‘Risk’ means different things to different people. So when we say something is ‘very risky’ it isn’t very helpful; not really very helpful at all. One bass angler’s ‘risky’ is another bass angler’s ‘safe enough’.
But we all think about risk all the time, even though we may not do it consciously. When we are fishing we constantly assess the likelihood of making that jump to a rock or whether that wave is going to crash over me (and where will I end up if it does), whether it’s safe to wade that channel and so on. Usually it’s all pretty innocuous and easy to analyse but the point about all of this is that you do analyse it. If you don’t plan and analyse you are simply just hoping for the best. Most fishermen who hope for the best are still with us, but some aren’t.
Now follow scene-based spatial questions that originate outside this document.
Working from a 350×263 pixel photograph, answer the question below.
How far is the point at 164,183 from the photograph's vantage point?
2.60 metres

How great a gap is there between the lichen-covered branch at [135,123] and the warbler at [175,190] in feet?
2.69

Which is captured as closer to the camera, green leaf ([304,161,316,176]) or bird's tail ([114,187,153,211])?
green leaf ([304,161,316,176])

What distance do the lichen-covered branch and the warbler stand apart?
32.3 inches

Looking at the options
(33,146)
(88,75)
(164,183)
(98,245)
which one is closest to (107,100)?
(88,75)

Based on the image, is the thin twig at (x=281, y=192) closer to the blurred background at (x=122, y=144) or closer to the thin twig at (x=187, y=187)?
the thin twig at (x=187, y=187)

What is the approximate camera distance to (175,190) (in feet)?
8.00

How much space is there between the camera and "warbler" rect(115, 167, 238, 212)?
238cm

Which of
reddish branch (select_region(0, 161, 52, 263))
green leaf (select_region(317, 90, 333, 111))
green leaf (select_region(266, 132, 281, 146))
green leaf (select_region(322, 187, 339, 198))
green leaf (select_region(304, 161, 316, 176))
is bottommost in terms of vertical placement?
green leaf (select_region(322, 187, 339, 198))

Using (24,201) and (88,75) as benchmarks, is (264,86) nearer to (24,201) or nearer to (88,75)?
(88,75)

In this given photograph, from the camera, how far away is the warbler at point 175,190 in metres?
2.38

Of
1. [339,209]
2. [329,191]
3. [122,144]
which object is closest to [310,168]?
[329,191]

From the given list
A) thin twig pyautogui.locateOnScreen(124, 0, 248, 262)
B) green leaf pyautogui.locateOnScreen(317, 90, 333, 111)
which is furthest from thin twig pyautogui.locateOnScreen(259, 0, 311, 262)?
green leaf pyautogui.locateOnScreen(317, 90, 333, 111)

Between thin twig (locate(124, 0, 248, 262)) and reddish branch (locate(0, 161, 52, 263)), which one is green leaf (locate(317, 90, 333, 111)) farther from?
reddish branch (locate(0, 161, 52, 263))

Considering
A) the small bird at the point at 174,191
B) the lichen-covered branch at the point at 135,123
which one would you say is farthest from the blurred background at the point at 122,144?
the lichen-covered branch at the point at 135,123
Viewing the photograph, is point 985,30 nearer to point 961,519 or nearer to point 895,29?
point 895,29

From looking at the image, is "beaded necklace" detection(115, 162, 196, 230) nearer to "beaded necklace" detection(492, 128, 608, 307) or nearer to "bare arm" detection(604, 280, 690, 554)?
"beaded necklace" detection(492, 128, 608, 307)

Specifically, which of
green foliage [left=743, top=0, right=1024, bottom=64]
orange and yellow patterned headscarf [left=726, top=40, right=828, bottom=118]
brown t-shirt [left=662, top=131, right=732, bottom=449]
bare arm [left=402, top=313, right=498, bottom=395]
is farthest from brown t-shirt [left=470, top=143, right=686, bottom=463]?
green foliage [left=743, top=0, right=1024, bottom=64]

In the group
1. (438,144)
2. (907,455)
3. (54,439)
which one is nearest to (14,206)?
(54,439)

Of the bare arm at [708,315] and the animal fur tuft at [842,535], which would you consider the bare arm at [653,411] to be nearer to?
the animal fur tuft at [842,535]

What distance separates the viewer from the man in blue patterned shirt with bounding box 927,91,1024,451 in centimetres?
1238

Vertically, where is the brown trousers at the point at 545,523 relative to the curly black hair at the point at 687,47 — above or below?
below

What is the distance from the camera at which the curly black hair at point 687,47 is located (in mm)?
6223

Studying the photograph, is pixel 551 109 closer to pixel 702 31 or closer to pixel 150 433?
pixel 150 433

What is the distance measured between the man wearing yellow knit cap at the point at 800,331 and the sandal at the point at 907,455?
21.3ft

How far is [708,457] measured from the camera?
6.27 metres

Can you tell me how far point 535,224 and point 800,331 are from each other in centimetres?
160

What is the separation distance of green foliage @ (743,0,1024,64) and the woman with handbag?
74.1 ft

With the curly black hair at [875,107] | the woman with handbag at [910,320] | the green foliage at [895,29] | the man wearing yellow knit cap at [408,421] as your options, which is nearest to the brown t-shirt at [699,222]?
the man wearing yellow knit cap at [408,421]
Perhaps It’s more helpful to think in terms of the worst case. The question ‘what’s the worst thing that could happen’ forces you to think about whether you really are that comfortable with an outcome. Will I simply get wet, or will I break an ankle and not be found for three days?
Often I fish from a very small inflatable Zodiac. Being ‘on’ the sea rather than beside it adds a whole new dimension to a fishing trip. What you don’t want to do is spend all your time worrying about whether you might die when you should be enjoying yourself and catching bass. Asking yourself ‘what’s the worst that could happen’ when you are in a boat usually ends up with ‘I could die’ so it really is something to take very seriously indeed.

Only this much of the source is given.